To charge the murder to the perpetrator of the New Zealand massacre and begin preparations for the burial of the victims

Australian Brenton Tarant, 28, attacked two synagogues in Christchurch, New Zealand, on Saturday before a city court charged with murder, Digging the graves of the 49 victims.

The former fitness coach, a handcuffed and wearing a white shirt worn by detainees, heard the charge against him. He has not applied for bail and will remain in prison until his reappearance in court on 5 April.

Tarrant pointed his finger at the "Tammam" inverted, a reference used by white extremist groups around the world.

Outside the courthouse, Christchurch's people are struggling to deal with the effects of what is believed to be the worst terrorist act targeting Muslims in the West.

Nearby, rigs were preparing a large area of ​​land to bury bodies of the victims, although police had not yet delivered the bodies.

In the district hospital, doctors work around the clock to treat the wounds of 39 people with gunshot wounds and other minor wounds.

The list of wounded includes a two-year-old boy and a four-year-old girl in critical condition.

The attack on Lynnwood and Alnor mosques has provoked unprecedented shock and shock in this peaceful country, which boasts of welcoming migrants fleeing violence and persecution.

On Saturday, people from all sectors of New Zealand flocked to police checkpoints around the Al-Nour Mosque, where the largest number of victims fell, expressing their respect and solidarity with the 50,000-strong Muslim community, about 1 percent of the island's population.

The bouquets were accompanied by written letters expressing the sadness and disbelief of a city resident described by a local driver as a "city of sorrow".

"Sorry you were not safe here, our hearts are sad for your loss," said one of the letters placed amid the flowers.

As police removed the security cordon on Saturday night, passers-by spontaneously joined the two policemen in clearing the flowers near the mosque.

The imam, who led the prayers at the Linewood mosque, said the attack would not change Muslim love for New Zealand.

"It was a very bad day, not just for us, for all of New Zealand," said Ibrahim Abdel Halim. "We still love this country," he said, promising extremists would "never undermine our confidence."

Across the quiet island, citizens reacted to calls for cross-religious solidarity if millions of dollars were raised, donated halal food, and even volunteered to accompany Muslims who are now afraid to walk alone on the streets.

New Zealand Prime Minister Jacinda Ardenne arrived on Saturday wearing a black headdress to the city where she met survivors and victims' families.

She said the victims were from across the Muslim world, noting that Turkey, Bangladesh, Indonesia and Malaysia had provided consular assistance.

A Saudi citizen and four Jordanian citizens were killed in the attack, while five Pakistani citizens were killed.

Sahira Ahmed, a New Zealand-born New Zealander, said she was touched by the prime minister's visit.

"It means a lot," Ahmed told AFP. "It's a sign that I'm talking to you."

Police are now trying to gather testimonies and details of the incident to answer the important question of why and how it happened.
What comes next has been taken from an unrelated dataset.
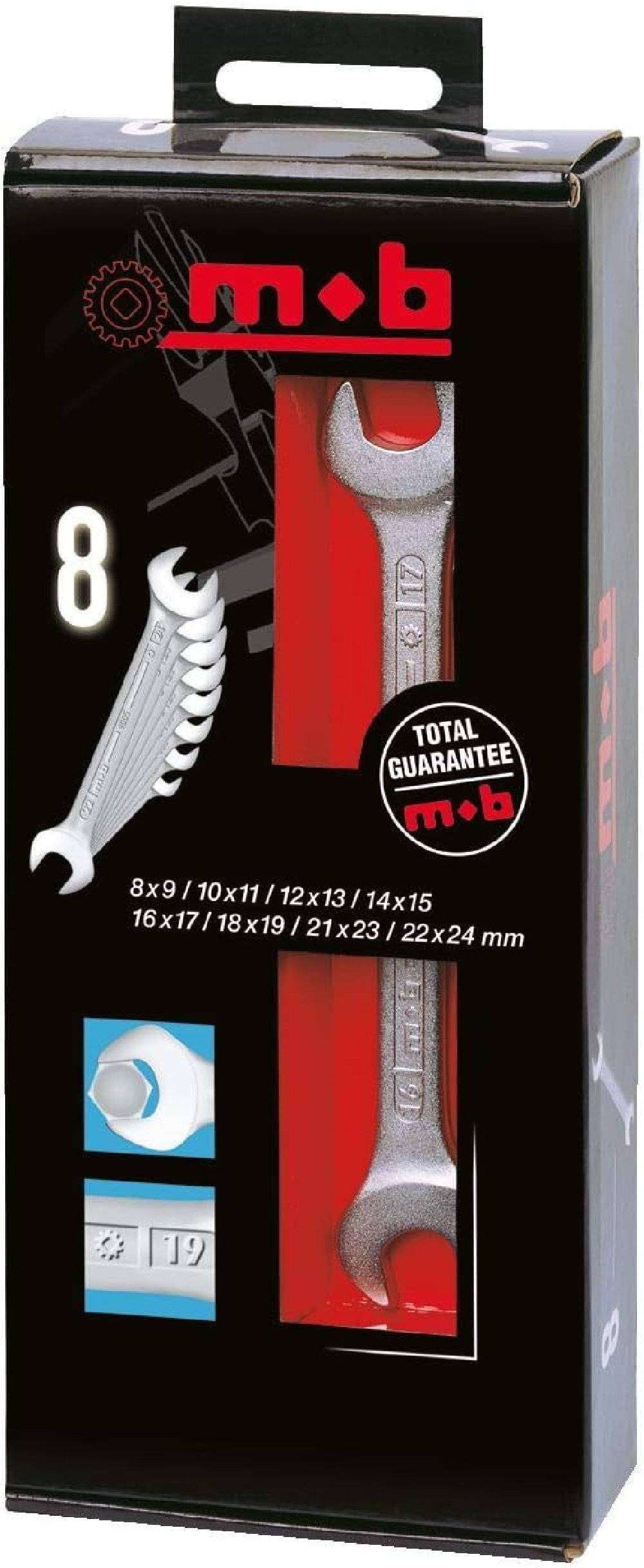 Jeu de 8 Clés mixtes en coffret - MOB - Image 2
The authorities want to know how the intelligence services have not been able to monitor the murderer despite the publication of extremist views.
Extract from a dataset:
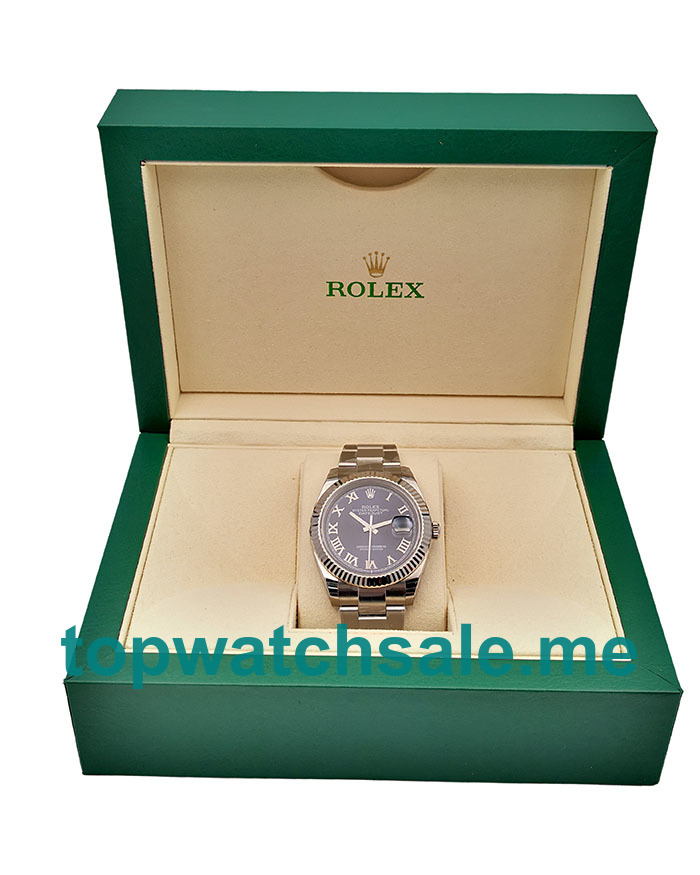 UK Swiss Made Rolex Datejust 126334 Fake Watches With Blue Dials For Sale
"The attacker had a weapons license he got in November 2017," Ardenne told a news conference in Wellington before heading to Christchurch.

The 28-year-old man had bought two submachine guns, two hunting rifles and another weapon.

"Just because this person got a license and has weapons of this kind makes me say that people want that to change, and I will work on that change.

"I can tell you one thing, our laws on weapons will change," she said.

The attacker launched a racist "statement" on social networking sites before the attack was carried out. He seemed inspired by theories prevalent among the extreme right that "European peoples" were replaced by non-European immigrants.

The attacker carried online clips of the attack, where he was seen moving from one victim to another, shooting at wounded people who tried to escape.

Thirty-six minutes after receiving her first emergency call, Trent was in police custody.

Police Commissioner Mike Bush praised the "absolute courage" of police and citizens "who put themselves at risk" to stop the bomber.

The police charged with inciting an 18-year-old man while two were still in detention.

Australian police said they had visited the town of Grafton in northern Sydney where Trent had grown up and talked to members of his family as part of the investigation.

The attack raised questions about the seriousness of Western governments' handling of the extreme right.